O Federal Bureau of Investigation (FBI) demitiu pelo menos seis agentes que participaram da investigação de 2022 sobre a suposta retenção de documentos confidenciais pelo ex-presidente Donald Trump. A apuração focava na má gestão de arquivos secretos, incluindo informações sobre temas nucleares e de defesa, que teriam sido levados por Trump para sua residência em Mar-a-Lago após deixar a Casa Branca. As demissões foram ordenadas pelo diretor do FBI, Kash Patel, e confirmadas por uma associação de agentes, que criticou a instituição por supostas violações dos direitos de devido processo.

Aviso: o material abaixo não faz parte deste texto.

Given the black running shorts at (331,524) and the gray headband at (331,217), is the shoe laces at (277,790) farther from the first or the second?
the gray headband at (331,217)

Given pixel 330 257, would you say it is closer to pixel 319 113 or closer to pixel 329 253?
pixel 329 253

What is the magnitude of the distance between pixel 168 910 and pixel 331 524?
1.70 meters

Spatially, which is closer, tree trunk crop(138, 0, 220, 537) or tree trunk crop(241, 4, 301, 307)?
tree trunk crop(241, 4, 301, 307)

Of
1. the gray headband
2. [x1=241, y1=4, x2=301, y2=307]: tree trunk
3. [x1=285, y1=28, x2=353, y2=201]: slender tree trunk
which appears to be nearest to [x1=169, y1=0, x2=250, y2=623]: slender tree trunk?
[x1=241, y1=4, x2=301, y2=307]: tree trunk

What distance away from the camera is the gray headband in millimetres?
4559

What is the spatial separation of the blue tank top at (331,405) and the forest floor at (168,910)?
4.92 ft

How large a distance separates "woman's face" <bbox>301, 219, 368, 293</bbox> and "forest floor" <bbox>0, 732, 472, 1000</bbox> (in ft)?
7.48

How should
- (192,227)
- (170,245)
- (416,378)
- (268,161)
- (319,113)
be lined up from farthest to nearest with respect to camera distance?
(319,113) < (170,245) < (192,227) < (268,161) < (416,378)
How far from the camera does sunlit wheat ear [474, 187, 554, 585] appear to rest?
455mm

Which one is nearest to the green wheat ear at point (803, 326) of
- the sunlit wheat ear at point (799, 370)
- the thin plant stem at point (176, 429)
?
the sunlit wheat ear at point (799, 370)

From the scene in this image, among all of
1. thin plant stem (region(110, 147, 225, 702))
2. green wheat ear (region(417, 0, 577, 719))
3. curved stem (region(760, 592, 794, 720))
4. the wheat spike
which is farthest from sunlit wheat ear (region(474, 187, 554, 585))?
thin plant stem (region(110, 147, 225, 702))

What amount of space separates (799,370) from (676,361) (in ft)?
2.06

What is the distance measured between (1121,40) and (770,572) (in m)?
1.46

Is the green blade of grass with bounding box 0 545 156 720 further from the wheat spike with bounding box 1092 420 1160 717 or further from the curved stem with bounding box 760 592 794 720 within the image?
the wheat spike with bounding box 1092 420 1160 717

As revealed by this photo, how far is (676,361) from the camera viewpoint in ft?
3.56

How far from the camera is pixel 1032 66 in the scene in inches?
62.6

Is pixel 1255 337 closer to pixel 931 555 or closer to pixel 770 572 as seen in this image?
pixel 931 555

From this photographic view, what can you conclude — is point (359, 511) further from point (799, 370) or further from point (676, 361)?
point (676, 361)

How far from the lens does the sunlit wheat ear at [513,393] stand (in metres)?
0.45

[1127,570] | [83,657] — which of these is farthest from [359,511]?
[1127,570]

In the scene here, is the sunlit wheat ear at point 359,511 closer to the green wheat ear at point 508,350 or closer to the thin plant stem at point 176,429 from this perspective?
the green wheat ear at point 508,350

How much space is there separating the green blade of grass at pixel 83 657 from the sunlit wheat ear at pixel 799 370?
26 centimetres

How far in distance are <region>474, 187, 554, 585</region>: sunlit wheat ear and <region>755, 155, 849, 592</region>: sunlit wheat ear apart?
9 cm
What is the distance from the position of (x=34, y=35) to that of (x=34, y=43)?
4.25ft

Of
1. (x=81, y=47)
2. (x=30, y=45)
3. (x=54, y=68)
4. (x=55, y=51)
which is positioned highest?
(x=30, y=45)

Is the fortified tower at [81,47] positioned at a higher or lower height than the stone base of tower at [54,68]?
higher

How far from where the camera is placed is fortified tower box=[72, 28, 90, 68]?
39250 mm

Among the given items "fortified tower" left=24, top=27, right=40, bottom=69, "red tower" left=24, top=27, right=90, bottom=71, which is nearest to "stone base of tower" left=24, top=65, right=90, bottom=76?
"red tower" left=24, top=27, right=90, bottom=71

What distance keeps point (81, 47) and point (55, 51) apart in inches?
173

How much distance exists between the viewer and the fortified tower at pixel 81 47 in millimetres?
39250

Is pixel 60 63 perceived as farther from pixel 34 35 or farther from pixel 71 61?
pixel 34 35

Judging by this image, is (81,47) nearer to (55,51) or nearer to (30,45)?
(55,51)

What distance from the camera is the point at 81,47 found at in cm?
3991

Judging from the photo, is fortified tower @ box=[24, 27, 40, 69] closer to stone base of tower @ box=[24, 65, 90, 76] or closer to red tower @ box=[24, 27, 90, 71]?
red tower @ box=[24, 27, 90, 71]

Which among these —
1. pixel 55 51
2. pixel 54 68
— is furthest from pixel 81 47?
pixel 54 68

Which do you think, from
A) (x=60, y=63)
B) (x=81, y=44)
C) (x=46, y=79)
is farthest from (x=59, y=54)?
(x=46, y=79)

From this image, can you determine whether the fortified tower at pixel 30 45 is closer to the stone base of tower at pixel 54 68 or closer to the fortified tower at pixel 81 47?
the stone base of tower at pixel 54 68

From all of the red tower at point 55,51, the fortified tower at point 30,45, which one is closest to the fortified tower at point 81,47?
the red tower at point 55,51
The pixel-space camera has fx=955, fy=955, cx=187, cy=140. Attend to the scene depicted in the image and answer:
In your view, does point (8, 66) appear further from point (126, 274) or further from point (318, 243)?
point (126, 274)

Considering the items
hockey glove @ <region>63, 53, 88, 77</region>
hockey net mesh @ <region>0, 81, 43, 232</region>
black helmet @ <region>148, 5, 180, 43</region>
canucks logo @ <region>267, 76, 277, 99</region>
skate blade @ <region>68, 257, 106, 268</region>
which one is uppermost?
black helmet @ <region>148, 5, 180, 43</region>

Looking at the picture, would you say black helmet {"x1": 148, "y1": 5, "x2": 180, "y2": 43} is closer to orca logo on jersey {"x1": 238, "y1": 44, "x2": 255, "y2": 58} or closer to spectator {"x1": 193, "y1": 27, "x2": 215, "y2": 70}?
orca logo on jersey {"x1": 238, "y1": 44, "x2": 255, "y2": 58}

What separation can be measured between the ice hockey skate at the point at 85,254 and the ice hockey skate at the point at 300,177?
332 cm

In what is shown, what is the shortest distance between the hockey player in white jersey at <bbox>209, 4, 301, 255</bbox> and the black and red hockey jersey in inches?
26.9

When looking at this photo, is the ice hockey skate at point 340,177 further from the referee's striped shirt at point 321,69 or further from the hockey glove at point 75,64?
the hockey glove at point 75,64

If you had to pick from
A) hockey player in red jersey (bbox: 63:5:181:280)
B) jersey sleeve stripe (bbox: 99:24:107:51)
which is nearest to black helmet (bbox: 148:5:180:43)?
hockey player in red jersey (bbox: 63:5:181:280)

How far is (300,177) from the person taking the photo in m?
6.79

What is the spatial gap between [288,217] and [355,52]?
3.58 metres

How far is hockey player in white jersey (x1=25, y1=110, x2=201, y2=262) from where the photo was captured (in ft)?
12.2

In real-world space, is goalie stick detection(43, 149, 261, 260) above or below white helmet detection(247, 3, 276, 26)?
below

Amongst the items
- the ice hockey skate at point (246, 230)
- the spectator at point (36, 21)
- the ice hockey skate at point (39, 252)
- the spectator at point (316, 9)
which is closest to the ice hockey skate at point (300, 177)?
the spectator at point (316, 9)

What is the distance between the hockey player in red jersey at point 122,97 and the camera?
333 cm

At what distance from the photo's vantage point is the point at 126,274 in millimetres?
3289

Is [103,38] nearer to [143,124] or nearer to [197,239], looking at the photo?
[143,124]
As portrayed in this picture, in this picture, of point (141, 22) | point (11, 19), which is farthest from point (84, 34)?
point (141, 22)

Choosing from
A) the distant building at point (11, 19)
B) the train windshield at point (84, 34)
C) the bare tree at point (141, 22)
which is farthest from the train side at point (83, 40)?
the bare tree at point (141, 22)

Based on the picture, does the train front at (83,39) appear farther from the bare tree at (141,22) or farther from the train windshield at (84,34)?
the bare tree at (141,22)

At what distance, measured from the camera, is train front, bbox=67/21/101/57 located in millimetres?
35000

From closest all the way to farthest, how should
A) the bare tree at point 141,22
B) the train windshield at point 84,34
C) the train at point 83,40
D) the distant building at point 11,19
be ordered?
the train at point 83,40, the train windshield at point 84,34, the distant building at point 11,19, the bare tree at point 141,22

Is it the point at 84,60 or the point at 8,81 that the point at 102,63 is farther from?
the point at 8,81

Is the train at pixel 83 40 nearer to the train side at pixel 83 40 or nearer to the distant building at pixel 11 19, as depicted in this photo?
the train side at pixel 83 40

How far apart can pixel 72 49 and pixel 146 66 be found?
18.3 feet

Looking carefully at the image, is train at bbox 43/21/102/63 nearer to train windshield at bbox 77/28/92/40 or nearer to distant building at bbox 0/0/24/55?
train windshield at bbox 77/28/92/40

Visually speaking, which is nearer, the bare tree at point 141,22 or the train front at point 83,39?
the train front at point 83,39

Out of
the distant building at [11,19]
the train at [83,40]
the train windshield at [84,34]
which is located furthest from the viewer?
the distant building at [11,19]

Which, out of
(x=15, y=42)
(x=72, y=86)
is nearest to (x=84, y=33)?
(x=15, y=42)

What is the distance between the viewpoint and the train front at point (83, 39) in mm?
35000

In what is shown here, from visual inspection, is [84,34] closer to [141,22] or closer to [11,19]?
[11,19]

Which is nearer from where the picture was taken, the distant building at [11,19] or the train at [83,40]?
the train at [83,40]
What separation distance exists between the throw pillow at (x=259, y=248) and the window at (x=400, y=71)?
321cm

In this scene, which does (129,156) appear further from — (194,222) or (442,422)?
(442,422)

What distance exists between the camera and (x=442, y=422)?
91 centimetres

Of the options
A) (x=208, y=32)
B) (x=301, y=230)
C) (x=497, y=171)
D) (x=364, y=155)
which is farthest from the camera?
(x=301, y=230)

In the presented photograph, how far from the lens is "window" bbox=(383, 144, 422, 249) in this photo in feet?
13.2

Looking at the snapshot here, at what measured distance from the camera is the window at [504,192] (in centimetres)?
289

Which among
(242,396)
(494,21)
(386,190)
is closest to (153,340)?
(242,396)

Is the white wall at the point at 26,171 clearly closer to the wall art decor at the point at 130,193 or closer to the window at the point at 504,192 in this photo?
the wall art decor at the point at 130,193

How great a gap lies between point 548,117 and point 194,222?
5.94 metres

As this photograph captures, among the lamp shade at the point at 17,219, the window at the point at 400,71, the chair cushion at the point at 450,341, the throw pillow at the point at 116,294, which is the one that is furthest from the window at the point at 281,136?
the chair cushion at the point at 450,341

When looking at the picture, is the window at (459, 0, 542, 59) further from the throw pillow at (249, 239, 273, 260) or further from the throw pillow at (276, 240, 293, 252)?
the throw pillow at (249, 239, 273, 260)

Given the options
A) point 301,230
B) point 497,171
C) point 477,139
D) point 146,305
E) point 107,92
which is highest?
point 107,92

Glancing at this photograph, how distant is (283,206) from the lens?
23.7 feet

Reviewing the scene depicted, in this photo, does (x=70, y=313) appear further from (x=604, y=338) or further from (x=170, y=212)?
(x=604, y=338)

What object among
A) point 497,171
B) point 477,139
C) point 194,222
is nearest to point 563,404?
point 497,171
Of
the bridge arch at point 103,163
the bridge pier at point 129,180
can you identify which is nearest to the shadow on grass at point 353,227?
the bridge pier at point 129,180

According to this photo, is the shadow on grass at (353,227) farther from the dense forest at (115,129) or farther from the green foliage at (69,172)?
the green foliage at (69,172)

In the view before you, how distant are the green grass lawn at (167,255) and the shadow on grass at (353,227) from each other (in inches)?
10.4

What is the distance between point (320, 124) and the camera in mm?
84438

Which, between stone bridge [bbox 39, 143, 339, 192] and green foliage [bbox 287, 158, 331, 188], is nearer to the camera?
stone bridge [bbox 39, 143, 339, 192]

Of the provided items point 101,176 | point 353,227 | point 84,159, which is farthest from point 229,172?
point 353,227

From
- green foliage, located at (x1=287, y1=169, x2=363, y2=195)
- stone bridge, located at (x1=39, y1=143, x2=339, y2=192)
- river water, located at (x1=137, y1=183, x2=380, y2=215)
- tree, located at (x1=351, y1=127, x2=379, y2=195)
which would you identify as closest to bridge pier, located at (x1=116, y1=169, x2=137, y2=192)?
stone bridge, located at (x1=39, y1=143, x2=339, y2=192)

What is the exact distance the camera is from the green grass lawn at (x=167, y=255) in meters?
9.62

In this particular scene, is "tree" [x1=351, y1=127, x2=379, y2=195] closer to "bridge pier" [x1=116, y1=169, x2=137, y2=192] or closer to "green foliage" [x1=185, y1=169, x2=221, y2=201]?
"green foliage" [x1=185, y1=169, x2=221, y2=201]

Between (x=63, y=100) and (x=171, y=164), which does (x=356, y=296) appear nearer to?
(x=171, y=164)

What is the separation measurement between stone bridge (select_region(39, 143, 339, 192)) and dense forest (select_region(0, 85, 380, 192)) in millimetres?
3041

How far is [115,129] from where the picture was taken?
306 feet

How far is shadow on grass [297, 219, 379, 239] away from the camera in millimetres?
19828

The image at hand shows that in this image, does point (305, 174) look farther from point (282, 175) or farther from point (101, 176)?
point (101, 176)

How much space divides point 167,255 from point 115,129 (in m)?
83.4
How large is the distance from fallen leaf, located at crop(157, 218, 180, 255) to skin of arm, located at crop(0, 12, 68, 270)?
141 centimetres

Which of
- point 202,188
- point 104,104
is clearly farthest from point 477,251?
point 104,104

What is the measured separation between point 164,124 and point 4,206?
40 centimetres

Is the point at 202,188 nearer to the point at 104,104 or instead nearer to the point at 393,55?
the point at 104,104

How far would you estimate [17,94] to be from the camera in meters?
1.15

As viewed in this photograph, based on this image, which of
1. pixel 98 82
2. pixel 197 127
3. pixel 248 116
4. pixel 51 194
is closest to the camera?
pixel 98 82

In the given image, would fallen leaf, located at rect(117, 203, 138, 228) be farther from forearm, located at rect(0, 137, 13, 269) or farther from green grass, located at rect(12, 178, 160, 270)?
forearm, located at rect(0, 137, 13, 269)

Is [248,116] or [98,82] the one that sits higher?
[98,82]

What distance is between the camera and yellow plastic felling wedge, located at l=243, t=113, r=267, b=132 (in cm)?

O caso, que gerou grande repercussão, foi arquivado em julho de 2024 pela juíza Aileen Cannon, que alegou irregularidades na nomeação do ex-procurador especial Jack Smith. A decisão de demitir os agentes envolvidos na investigação levanta questões sobre a autonomia e a integridade das investigações federais, especialmente em casos de alto perfil político, e adiciona mais um capítulo à complexa relação entre o FBI e a administração Trump.